Why use compressed combinations? Well, it's a lot easier to submit 5,000 compressed tickets (whether physically or electronically) than 1M single tickets for the individual combinations we have somehow managed to represent by the 5,000 compressed tickets.
However, single combinations are the currency of the realm. These are the underlying wagers and compression is merely a convenience/necessity to enable single wagers to be placed.
It's not uncommon to generate large numbers of single combinations: Imagine 6 races with 15 runners in each race, and a wager requiring one to select first place getters in all 6 legs. The number of potential outcomes is 15^6 = 11,390,625. One might decide (somehow) that it makes sense in a positive expectation way to wager (say) 500K of these potential outcomes.

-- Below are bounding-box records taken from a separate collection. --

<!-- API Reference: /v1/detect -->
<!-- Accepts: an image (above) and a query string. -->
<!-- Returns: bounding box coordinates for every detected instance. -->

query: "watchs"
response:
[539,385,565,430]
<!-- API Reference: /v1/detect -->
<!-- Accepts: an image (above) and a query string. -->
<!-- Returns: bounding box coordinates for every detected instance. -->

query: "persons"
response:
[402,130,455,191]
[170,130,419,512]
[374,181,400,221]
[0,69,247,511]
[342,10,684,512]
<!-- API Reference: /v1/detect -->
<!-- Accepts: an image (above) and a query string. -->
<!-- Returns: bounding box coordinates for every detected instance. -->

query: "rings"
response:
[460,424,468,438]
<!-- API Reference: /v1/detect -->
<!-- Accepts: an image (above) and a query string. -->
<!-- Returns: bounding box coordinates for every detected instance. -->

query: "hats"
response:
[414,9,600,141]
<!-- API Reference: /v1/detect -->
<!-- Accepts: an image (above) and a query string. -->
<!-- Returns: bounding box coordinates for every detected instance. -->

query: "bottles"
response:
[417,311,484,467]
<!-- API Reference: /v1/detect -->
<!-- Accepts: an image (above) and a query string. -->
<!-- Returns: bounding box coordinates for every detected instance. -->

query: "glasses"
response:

Getting from theoretically desirable single combinations to optimally compressed wagers is actually NP-Complete and another story for another day. Suffice it to say that one might use some nasty hacks and heuristics to arrive at compressed wagers - but in the process doing violence to one's precise coverage of the theoretically desirable single combinations. That's one reason why I need to recover (by 'exploding') the *actual* wagered single combinations from the compressed/ wagers.

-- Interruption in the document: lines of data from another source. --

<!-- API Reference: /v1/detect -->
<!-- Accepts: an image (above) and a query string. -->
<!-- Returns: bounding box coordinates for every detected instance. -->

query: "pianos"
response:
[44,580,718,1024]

I need to explode these compressed wagers back to single combinations because, I need to (eventually) do set comparisons on collections of single combinations. i.e. given File A and File B of compressed wagers, I need to be able to answer questions like:
(1) How many single combinations are common to File A and File B
(2) How many single combinations in File A are missing from File B
.
.
etc. i.e a few of the common set comparison operations.
And the dumbest, quickest and dirtiest and most idiot-proof way of doing this as a baseline approach before I start using maps, tries, etc... is to explode Files A and B into lex sorted single combinations order and then use diff -y with judicious grepping for '>' and <''
End Aside }
I'm probably going to go with an external sort for starters to keep memory usage down. For most use-cases, I can get away with my current in-memory sort - just have to beware edge cases.
However, later on, I'm keen to do everything with set theoretic operations and avoid writing large files of single combinations to disk.
So, I guess the things I'd like to get a feel for are:
(1) Is it realistic to expect to do in-memory set comparisons on sets with ~1M elements where each element is a (however-encoded) list of (say) 6 integers? I mean realistic in terms of execution time and space usage, of course.
(2) What would be a good space-efficient encoding for these single combinations? I know that there will never be more than 8 integers in a combination, and none of these values will be < 1 or > 20. So perhaps I should map them to ByteString library Word8 strings? Presumably sorting a big list of ByteStrings is going to be faster than sorting a big list of lists of int?